-- Data for the task --
======
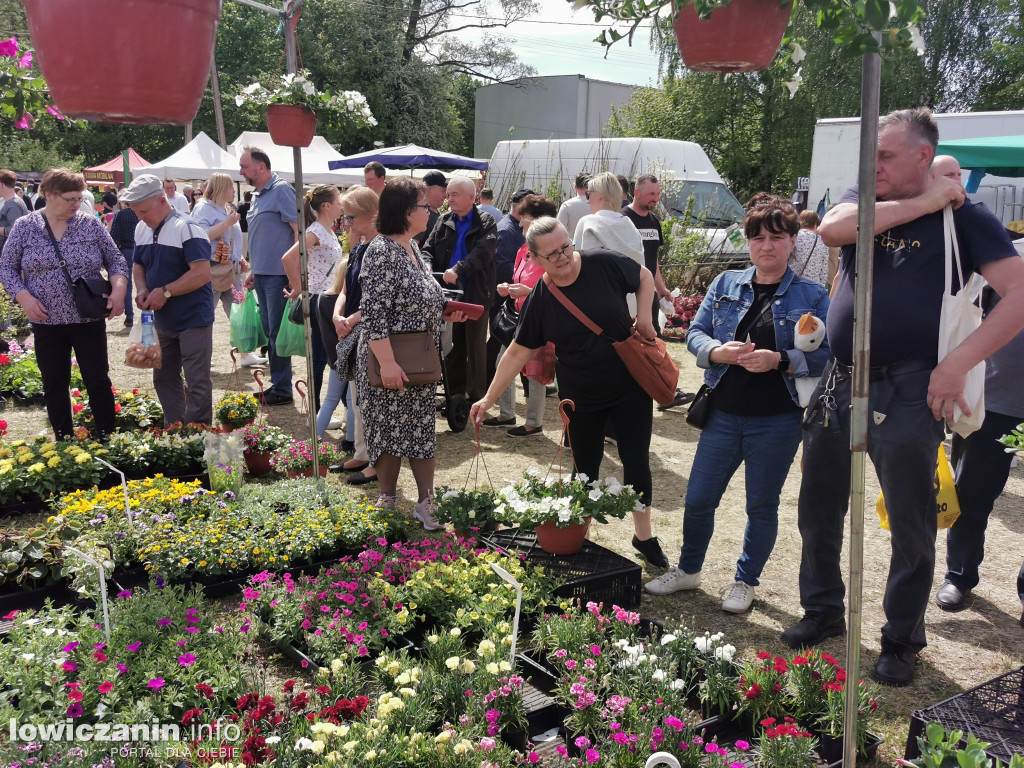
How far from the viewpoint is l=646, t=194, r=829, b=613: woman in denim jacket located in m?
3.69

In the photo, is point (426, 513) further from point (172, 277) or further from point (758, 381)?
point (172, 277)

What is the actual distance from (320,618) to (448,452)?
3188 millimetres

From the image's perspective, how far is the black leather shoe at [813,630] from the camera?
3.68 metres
======
-- Exercise brief --
Output the records from the line containing "In the photo, is" through the end of the records, inclusive, as a Markdown table with a Row column for the row number and a Line column for each line's text. Skip blank lines.

-- Solution to the problem --
| Row | Line |
|---|---|
| 1 | In the photo, is point (426, 513) further from point (172, 277) or further from point (758, 381)? |
| 2 | point (172, 277) |
| 3 | What is the actual distance from (320,618) to (448,452)? |
| 4 | 3188 millimetres |
| 5 | From the image's perspective, how far is the black leather shoe at [813,630] from the camera? |
| 6 | 3.68 metres |